# [Directive 1]
In the press release, how long does utility interconnection take on average after construction is complete, according to California's permitting data?
** Start of Page **
Xos Releases White Paper Mapping LA28’s 588 MWh Zero-Emission Charging Gap

  • California permitting data confirms the window for permanent DC fast charging at temporary Olympic venues has effectively closed
  • Xos models 588 MWh of daily charging demand across 40+ venues and nine geographic zones, based on published fleet figures and stated utilization assumptions
  • Mobile battery energy storage with solar is already operating in Los Angeles, with eight Xos Hub™ units deployed at LADWP today

LOS ANGELES, June 30, 2026 (GLOBE NEWSWIRE) — Xos, Inc. (NASDAQ: XOS) (“Xos” or the “Company”), a provider of electric commercial vehicles and mobile charging solutions, today released Powering the Games: A Fleet Charging Solution for LA 2028, a detailed analysis of the energy challenge facing the 2028 Olympic and Paralympic Games. The white paper examines the charging infrastructure required to support zero-emission transportation at the 2028 Olympic and Paralympic Games, and finds that conventional fixed charging cannot be permitted and built at many temporary venues within the remaining timeline.

The white paper proposes mobile battery energy storage, delivered through the Xos Hub™, as a field-ready alternative to permanent charging infrastructure for the Games. Its central finding is that conventional fixed charging can no longer be permitted and built at many temporary venue sites within the remaining timeline: California’s own permitting data shows utility interconnection alone averages 38 weeks after construction is complete, and for sites like Sepulveda Basin, Malibu, and Long Beach, that window has passed.
** End of Page **
# [Directive 2]
From the records below, extract every line that contains the word "which".
** Start of Given data **
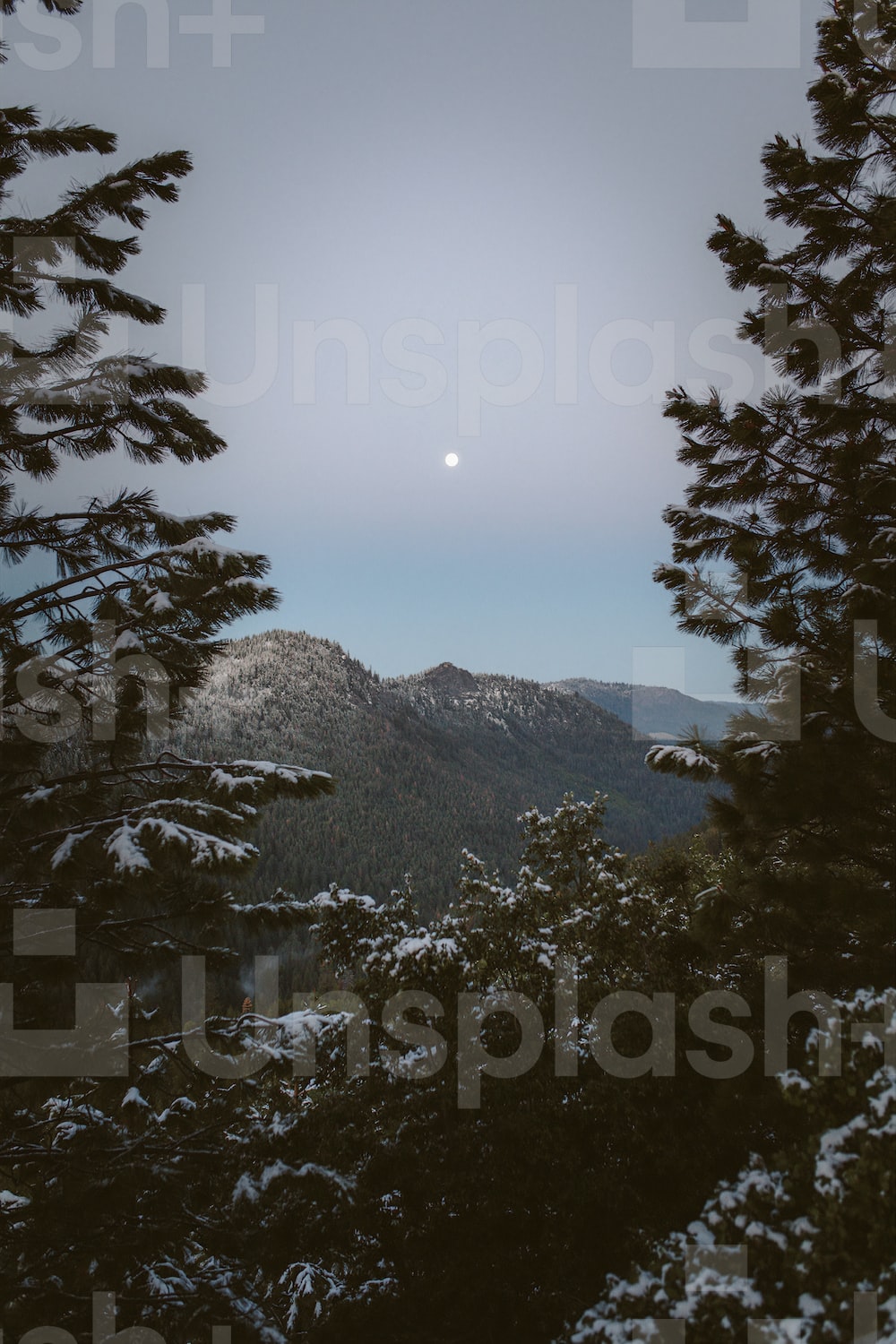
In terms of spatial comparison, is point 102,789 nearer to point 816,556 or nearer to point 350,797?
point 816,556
** End of Given data **
** Start of Given data **
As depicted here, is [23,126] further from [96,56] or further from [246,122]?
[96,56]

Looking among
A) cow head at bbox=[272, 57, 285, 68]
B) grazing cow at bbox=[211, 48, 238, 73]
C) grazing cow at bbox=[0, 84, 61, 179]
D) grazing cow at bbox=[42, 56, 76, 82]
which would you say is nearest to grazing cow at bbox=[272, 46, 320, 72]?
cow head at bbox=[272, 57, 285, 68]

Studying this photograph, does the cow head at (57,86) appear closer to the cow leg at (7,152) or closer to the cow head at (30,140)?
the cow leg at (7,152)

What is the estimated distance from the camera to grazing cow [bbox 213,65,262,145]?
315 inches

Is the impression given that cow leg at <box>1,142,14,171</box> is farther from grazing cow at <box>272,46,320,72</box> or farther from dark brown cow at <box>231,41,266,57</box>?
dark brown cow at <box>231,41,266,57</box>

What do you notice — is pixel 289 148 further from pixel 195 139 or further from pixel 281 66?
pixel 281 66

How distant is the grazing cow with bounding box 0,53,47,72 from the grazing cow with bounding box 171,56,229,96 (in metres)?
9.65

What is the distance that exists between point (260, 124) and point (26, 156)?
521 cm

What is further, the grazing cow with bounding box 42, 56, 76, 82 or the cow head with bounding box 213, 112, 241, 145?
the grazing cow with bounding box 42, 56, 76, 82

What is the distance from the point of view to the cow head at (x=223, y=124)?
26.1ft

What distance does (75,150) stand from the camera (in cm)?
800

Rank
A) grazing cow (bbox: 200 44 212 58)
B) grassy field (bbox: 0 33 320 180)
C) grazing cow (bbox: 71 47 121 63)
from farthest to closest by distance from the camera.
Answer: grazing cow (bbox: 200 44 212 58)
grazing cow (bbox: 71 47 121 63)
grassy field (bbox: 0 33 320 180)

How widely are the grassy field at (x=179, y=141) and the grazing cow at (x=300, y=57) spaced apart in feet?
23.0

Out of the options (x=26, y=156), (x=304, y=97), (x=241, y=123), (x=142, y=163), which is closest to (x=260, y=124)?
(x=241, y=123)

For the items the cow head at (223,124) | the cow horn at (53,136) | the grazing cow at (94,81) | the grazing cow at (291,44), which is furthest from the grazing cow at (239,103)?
** End of Given data **
# [Exercise answer 1]
38 weeks.

# [Exercise answer 2]
which would you say is nearest to grazing cow at bbox=[272, 46, 320, 72]?
Out of the options (x=26, y=156), (x=304, y=97), (x=241, y=123), (x=142, y=163), which is closest to (x=260, y=124)?
For the items the cow head at (223,124) | the cow horn at (53,136) | the grazing cow at (94,81) | the grazing cow at (291,44), which is furthest from the grazing cow at (239,103)?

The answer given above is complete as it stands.